Все эти волшебники европейской сцены обладали теми качествами, которые я так возносил в старом русском актерстве: глубокой правдой выражения человеческих чувств и меткостью сценических образов. Когда Люсьен Гитри, например, играл огорченного отца, то он передавал самую сердцевину данного положения.
Он умел говорить без слов. Нервно поправляя галстук, Гитри одним этим жестом, идущим от чувства независимо от слова, сообщал зрителю больше, чем другой сказал бы в длинном монологе.
Недавно я видел Виктора Буше в роли метрдотеля. Не помню, чтоб когда-нибудь, в жизни или на сцене, я видел более типичного, более подлинного метрдотеля.
Мне кажется, что западные актеры обладают одним ценным качеством, которым не всегда наделены русские актеры, а именно — большим чувством меры и большой пластической свободой. Они предстают публике, я бы сказал, в более благородном одеянии. Но, как правильно говорят французы, всякое достоинство имеет свои недостатки, и всякий недостаток имеет свои достоинства. Русские актеры зато наделены гораздо большей непосредственностью и более яркими темпераментами.
Должен признать с сожалением, что настоящих оперных артистов я за границей видел так же мало, как и в России. Есть хорошие и даже замечательные певцы, но вокальных художников, но оперных артистов в полном смысле этого слова нет. Я не отрицаю, что западной музыке более, чем русской, сродни кантиленное пение, при котором техническое мастерство вокального инструмента имеет очень большое значение. Но всякая музыка всегда так или иначе выражает чувства, а там, где есть чувство, механическая передача оставляет впечатление страшного однообразия. Холодно и протокольно звучит самая эффектная ария, если в ней не разработана интонация фразы, если звук не окрашен необходимыми оттенками переживаний. В той интонации вздоха, которую я признавал обязательной для передачи русской музыки, нуждается и музыка западная, хотя в ней меньше, чем в русской психологической вибрации. Этот недостаток — жесточайший приговор всему оперному искусству.

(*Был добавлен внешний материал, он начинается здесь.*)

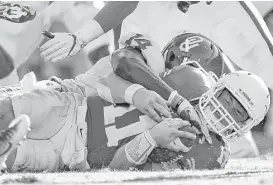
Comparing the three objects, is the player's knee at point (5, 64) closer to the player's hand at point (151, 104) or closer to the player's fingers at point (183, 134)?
the player's hand at point (151, 104)

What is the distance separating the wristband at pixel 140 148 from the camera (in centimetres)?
156

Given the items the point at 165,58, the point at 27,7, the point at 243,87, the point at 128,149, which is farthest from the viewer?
the point at 27,7

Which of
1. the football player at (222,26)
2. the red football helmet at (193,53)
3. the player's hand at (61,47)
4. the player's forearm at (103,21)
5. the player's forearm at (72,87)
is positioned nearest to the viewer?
the player's forearm at (72,87)

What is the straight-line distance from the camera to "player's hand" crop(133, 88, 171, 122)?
62.9 inches

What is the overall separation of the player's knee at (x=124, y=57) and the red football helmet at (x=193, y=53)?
0.25m

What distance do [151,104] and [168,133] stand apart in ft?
0.36

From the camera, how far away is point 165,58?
2.03 metres

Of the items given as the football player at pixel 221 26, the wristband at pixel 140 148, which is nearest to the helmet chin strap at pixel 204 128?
the wristband at pixel 140 148

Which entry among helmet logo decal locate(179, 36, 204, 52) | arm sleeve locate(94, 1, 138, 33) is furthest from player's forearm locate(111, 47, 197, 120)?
arm sleeve locate(94, 1, 138, 33)

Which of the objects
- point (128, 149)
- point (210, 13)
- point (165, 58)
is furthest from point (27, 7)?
point (128, 149)

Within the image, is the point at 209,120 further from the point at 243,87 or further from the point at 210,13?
the point at 210,13

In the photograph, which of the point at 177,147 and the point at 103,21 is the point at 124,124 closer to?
the point at 177,147

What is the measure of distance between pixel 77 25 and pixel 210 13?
896mm

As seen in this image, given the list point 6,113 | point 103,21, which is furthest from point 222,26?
point 6,113
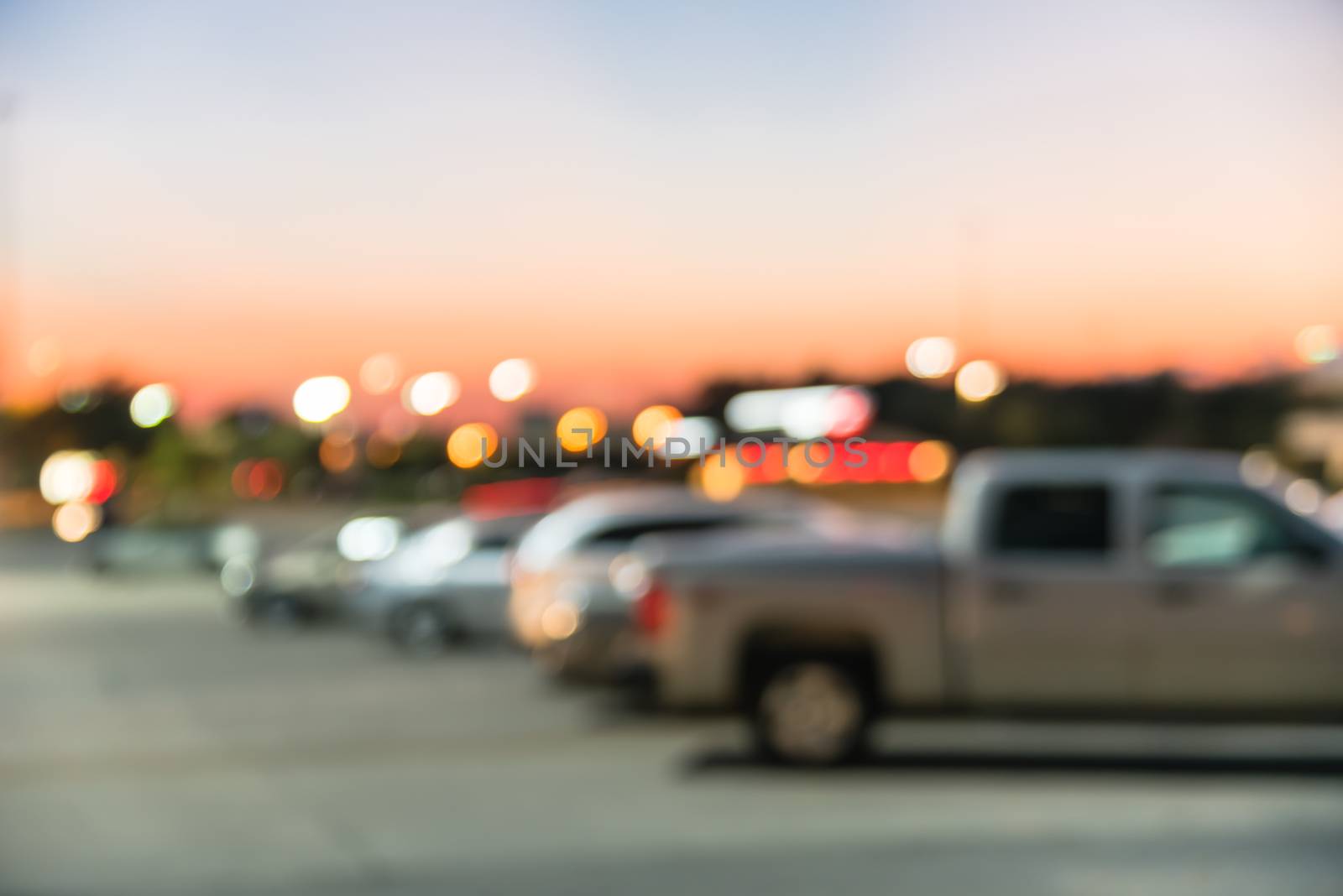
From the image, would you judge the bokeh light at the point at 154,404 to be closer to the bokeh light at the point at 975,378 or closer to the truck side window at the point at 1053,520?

…Есть в Крыму, в Суук-Су, скала у моря, носящая имя Пушкина. На ней я решил построить замок искусства. Именно замок. Я говорил себе: были замки у королей и рыцарей, отчего не быть замку у артистов? С амбразурами, но не для смертоносных орудий.
Я приобрел в собственность Пушкинскую скалу, заказал архитектору проект замка, купил гобелены для убранства стен.
Мечту мою я оставил в России разбитой. Недавно я с грустью наткнулся на ее обломок. В одной лондонской газете была напечатана фотография какого-то замка, а под ней подпись: подарок Советского правительства Ф. И. Шаляпину. Присмотрелся: проект замка, выработанный архитектором по моему заказу. Вероятно, он где-нибудь его выставил и вот — «подарок Советского правительства»!..
Иногда люди говорят мне: еще найдется какой-нибудь благородный любитель искусства, который создаст вам ваш театр. Я их в шутку спрашиваю: «А где он возьмет Пушкинскую скалу?»
Но это, конечно, не шутка. Моя мечта неразрывно связана с Россией, с русской талантливой и чуткой молодежью. В каком-нибудь Охайо или на Рейне этот замок искусства меня не так прельщает. Что же касается «благородных любителей искусства», не могу надивиться одному парадоксальному явлению. Я знаю людей, которые тратят на оперу сотни тысяч долларов в год — значит, они должны искренно и глубоко любить театр, А искусство их — ersatz самый убогий. Сезон за сезоном, год за годом, в прошлый, как и в последующий, — все в их театрах трафаретно и безжизненно. И так будет через пятьдесят лет. «Травиата» и «Травиата». Фальшивые актеры, фальшивые реноме, фальшивые декорации, фальшивые ноты — дешевка бездарного пошиба. А между тем эти же люди тратят огромные деньги на то, чтобы приобрести подлинного Рембрандта, и с брезгливой миной отворачиваются от того, что не подлинно и не первоклассно. До сих пор не могу решить задачу — почему в картинной галерее должен быть подлинник и непременно шедевр, а в дорого же стоящем театре — подделка и третий сорт? Неужели потому, что живопись, вотличие от театра представляет собою не только искусство, но и незыблемую валютную ценность?..
И вспоминается мне Мамонтов. Он тоже тратил деньги на театр и умер в бедности, а какое благородство линий, какой просвещенный, благородный фанатизм в искусстве! А ведь он жил в «варварской» стране и сам был татарского рода.
Мне не хочется закончить мою книгу итогов нотой грусти и огорченности. Мамонтов напомнил мне о светлом и творческом в жизни. Я не создал своего театра. Придут другие — создадут.
Искусство может переживать упадок, но оно вечно, как сама жизнь.